Ce livre a le formidable avantage d'être écrit par Enrico Pieranunzi, lui-même pianiste, longtemps hanté par la figure emblématique de Bill Evans (comment pourrait-il en être autrement ?). Investi - sans pour autant perdre son identité ni sa créativité - dans l'étude de celui qui a marqué son histoire musicale personnelle, il réussit à faire revivre ce musicien toujours à contre-courant des modes, capable de swinguer d'intense façon, "l'un des représentants d'une certaine avant-garde blanche, intellectuellement et artistiquement engagée", à une période où commençait à se développer la "Great black music". Complètement indifférent à ce qui se passait autour de lui, à l'effervescence de la New thing, à ce que faisaient John Coltrane et Ornette Coleman, Bill Evans s'enferme dans ce qui sera toujours l'essentiel de son répertoire, le monde des pop songs.

En effet, le besoin de renouvellement ne passera jamais par l'adoption de formes musicales neuves, mais sera beaucoup plus intérieur. "L'ambition du pianiste restait celle de la liberté contenue à l'intérieur des règles de l'improvisation, même rénovées, mais non l'abandon de toute règle", une sorte de "conservatisme éclairé". Prenant pour modèle la pratique picturale japonaise, il est très sensible à cette idée de "Discipline", indispensable à l'improvisation qui est loin d'être un jeu "où tout va toujours bien". Il s'achemine vers une ligne musicale que nul autre en ces années ne semble avoir envie de parcourir. Musique d'abord extravertie, très communicative, le jazz de ses débuts, en cette fin des années cinquante semble opérer un retour vers la vie intérieure de l'artiste et ses zones d'ombre. Bill Evans, sa musique et jusqu'à sa posture (complètement ramassé sur le piano, comme pour chercher à entrer dans l'intimité de l'instrument et la sienne propre) deviendront un symbole même visuel de cette tendance. Amoureux du piano "le cristal qui chante et produit l'impalpable", il ne pense qu'à traduire en sons ce qu'il ressent au plus profond de lui même.

[Liste des entrées]:
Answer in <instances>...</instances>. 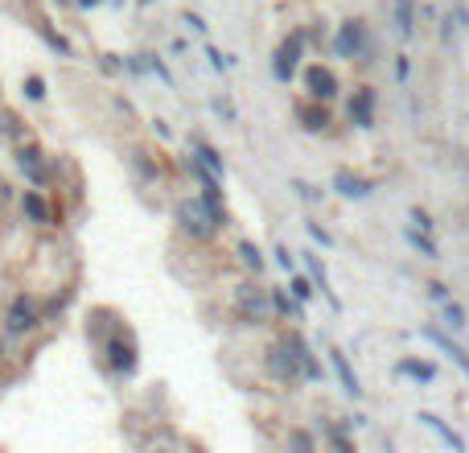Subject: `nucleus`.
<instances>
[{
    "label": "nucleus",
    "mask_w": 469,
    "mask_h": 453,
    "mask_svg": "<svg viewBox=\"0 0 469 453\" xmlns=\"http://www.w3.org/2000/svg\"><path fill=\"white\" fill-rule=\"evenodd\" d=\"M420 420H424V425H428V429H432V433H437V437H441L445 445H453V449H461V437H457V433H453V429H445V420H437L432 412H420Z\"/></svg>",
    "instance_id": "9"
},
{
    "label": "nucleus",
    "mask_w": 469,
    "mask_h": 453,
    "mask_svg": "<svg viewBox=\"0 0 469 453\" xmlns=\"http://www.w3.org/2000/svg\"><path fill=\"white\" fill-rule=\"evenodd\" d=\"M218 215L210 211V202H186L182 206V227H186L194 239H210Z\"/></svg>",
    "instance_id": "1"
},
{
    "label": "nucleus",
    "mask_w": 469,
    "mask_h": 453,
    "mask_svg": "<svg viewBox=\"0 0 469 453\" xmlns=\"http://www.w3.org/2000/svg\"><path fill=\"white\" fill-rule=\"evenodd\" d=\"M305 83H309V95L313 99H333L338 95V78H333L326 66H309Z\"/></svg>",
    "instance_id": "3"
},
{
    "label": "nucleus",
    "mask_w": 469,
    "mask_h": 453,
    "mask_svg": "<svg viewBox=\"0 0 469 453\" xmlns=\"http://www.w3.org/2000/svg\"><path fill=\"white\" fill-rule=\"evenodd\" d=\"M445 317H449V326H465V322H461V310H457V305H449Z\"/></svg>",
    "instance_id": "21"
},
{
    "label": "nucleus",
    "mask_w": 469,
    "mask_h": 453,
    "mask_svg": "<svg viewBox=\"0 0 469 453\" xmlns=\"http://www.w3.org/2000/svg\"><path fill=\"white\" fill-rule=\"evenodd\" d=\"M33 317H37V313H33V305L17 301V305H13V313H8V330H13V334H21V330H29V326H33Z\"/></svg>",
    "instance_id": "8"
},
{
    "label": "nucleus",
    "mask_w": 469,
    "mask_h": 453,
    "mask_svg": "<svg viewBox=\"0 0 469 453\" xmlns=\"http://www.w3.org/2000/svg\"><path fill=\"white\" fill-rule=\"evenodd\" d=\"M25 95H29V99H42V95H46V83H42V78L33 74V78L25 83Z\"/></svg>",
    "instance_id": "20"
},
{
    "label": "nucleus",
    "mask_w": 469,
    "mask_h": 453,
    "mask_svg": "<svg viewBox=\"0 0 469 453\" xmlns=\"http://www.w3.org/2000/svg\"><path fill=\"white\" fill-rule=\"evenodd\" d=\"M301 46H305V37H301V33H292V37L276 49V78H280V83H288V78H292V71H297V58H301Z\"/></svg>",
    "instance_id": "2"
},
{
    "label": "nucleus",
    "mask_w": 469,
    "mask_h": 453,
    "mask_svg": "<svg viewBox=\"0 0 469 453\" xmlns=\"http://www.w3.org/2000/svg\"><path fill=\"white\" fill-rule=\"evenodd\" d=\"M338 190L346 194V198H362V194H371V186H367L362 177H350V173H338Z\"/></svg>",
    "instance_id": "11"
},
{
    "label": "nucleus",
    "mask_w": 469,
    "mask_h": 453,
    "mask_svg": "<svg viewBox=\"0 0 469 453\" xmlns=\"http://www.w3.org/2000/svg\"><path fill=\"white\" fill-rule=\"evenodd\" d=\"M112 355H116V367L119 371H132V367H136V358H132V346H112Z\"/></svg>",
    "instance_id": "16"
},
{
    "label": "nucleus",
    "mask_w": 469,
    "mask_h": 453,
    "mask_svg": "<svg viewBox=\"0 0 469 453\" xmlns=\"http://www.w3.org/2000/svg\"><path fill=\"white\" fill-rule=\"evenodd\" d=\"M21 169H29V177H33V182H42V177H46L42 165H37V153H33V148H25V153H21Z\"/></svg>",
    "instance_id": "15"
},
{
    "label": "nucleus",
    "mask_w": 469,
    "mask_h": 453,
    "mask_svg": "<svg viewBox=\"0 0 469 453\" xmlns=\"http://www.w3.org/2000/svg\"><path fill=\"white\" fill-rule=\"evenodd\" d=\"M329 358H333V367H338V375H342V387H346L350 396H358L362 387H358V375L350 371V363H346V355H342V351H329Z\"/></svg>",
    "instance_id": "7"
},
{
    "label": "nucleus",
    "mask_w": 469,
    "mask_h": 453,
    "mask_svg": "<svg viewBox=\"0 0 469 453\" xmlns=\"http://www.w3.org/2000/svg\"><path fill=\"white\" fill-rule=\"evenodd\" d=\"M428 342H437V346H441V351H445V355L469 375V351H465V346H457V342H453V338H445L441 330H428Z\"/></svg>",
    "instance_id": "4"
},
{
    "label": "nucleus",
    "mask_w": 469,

[Consignes de travail]:
Poursuivez l'extrait consacré à Bill Evans en rédigeant la suite qui vient après sa dernière phrase.

[Réponse ci-dessous]:
La musique est pour lui l'expression directe de l'âme. Il puise dans le répertoire traditionnel son inspiration, sorte de commentaire de récit en musique. C'est avec "Young and foolish" que se concrétise pour la première fois le vif intérêt qu'il porte au style narratif. Les thèmes choisis incitent souvent à la mélancolie, à la nostalgie de ce que l'on a perdu, quelque chose qui peut-être n'a jamais existé ou est toujours resté insaisissable ; le sens du récit, du conte est très fort chez les Russes. Il s'identifie à la chanson, "la musique se situe dans la profondeur même de la vie vécue". Autre exemple particulièrement frappant ce Danny Boy "qui vous prend au cœur à cause de l'émotion contenue et poignante avec lequel Evans le joue, le chant d'un musicien pour qui la musique était une foi, et représentait la chose la plus significative de la vie…"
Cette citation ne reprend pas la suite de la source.